Bazen çok dik kafalı olabiliyordum. Birinden şüphelendiysem kendi mahkemem de temize çıkarana kadar peşini bırakmazdım. Ayrıca bir şekilde Aden'in yakınında olma fırsatını ele geçirmiştim. Birkaç gün daha dedim kendime. Birkaç gün daha bir şey bulamazsan Aden dosyası kapanır.
Şu an karşımda bir şeyler anlatıyor ve limonatasını içiyordu. Fazla takıntılı değildi. Katil ardında bıraktığı olay mahallini gereğinden fazla temizliyordu. Bu ya intikamının sebebinden kopan bir parçaydı ya da katil fazla titizdi. Aden'in hikayesini bilmiyordum ama takıntılı bir titizliği yoktu. Onu iş dışında tanıma imkânı edinmem işimi daha da kolaylaştırabilirdi.
"Aden Bey." Diyerek sessizliği bozdum. Meraklı gözlerini telefonundan kaldırarak bana baktı. "Benim size bir şey söylemem gerekiyor. Belki kızacaksınız ama saklamak istemedim." Önemli olduğunu anlayınca telefonunu kapatarak masaya koydu. Telefon elinde açıkken masaya ekranını kapatarak koymuştu.
Panik olduğumu görsün diye ellerim ile oynamaya başladım. Gözleri ellerim ile ıslattığım dudaklarım arasında gidip geliyordu. "Ben bir şey düşünüyorum."
Dayanamayarak "Söylesene Alara." Dedi. En başta şirketin planını söylemeyecektim fakat ondan uzaklaşmam için iyi bir fırsattı. Biliyordumki benim lafıma göre hareket etmeyecekti.
"Bu sözleşme olayından sonra dışarı çıktılar ya. Ben de şüphelendim yani tavırları garipti." Kaşları gereğinden fazla çatıldı. Ne duyacağını tahmin etmeye çalışıyordu.
"Bence hala bir planları var. O sözleşme yanlışlıkla olan bir şey değildi. Amaçlarını bilmiyorum ama bir şey olduğu kesin."

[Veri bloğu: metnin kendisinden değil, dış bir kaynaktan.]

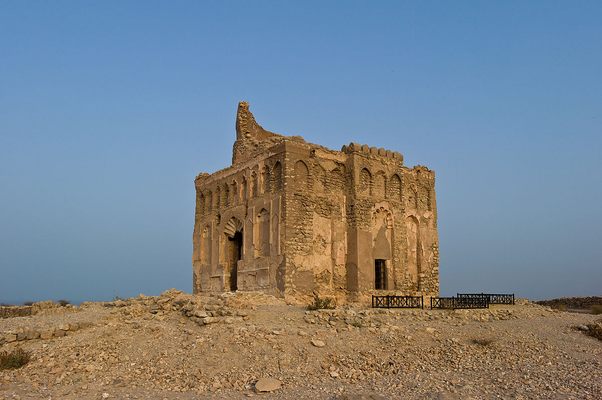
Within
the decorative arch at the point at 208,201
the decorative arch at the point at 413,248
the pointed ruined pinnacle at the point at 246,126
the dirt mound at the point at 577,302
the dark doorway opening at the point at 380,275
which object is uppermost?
the pointed ruined pinnacle at the point at 246,126

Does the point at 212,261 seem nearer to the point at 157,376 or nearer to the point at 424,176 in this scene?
the point at 424,176

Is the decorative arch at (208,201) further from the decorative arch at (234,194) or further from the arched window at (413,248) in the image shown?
the arched window at (413,248)

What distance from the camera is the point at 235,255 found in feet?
83.1

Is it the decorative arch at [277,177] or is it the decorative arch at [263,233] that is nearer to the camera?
the decorative arch at [277,177]

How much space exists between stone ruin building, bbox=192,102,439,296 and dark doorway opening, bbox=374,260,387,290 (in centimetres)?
5

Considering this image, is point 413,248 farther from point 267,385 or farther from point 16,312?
point 16,312

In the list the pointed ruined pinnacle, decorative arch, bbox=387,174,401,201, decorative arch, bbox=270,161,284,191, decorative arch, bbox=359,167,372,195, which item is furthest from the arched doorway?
decorative arch, bbox=387,174,401,201

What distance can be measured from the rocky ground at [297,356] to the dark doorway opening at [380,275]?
282 inches

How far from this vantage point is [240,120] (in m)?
26.2

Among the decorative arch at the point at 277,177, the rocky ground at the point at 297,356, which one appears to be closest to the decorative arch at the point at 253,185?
the decorative arch at the point at 277,177

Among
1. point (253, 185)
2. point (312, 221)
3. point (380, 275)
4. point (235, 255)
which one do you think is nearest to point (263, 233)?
point (312, 221)

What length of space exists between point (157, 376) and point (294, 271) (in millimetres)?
9822

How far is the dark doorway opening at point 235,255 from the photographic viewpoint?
81.8 ft

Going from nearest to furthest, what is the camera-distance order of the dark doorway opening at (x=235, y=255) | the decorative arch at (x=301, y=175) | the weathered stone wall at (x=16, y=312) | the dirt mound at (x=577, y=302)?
the weathered stone wall at (x=16, y=312)
the decorative arch at (x=301, y=175)
the dark doorway opening at (x=235, y=255)
the dirt mound at (x=577, y=302)
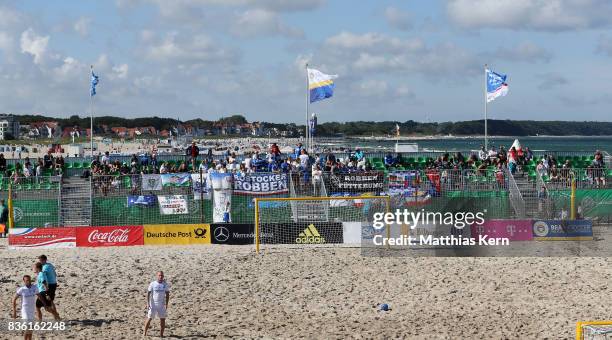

Bir süre yüzüme baktıktan sonra sağ eliyle ensesini ovdu. "Sözleşmenin yanlışlıkla olmadığının farkındayım ama daha fazlasına cesaret edemezler merak etme." Kendinden emin konuşsa da ben yanıldığını biliyordum. Gidip dinlediğimi söyleyemezdim yoksa çok şüphe çekerdi.
"Bence çok emin konuşuyorsunuz. Dışarı da konuşurken hep gülüyorlardı. Panik halinde değillerdi."
Dudağının kenarı kıvrılınca başını yana çevirdi. "Alara, bence abartıyorsun. Hem panik olup olmadıklarını nereden bileceksin ki?"
İçimdeki kadın kahkaha atsa da kendimi tuttum. Sakinleşmek için birkaç saniye gözlerimi kapattım. Gerçek beni tanımadığından çok rahat konuşuyordu. "Haklısınız ayırt edemem ama beni dinlemeniz lazım. Bu işte gerçekten bir şey var."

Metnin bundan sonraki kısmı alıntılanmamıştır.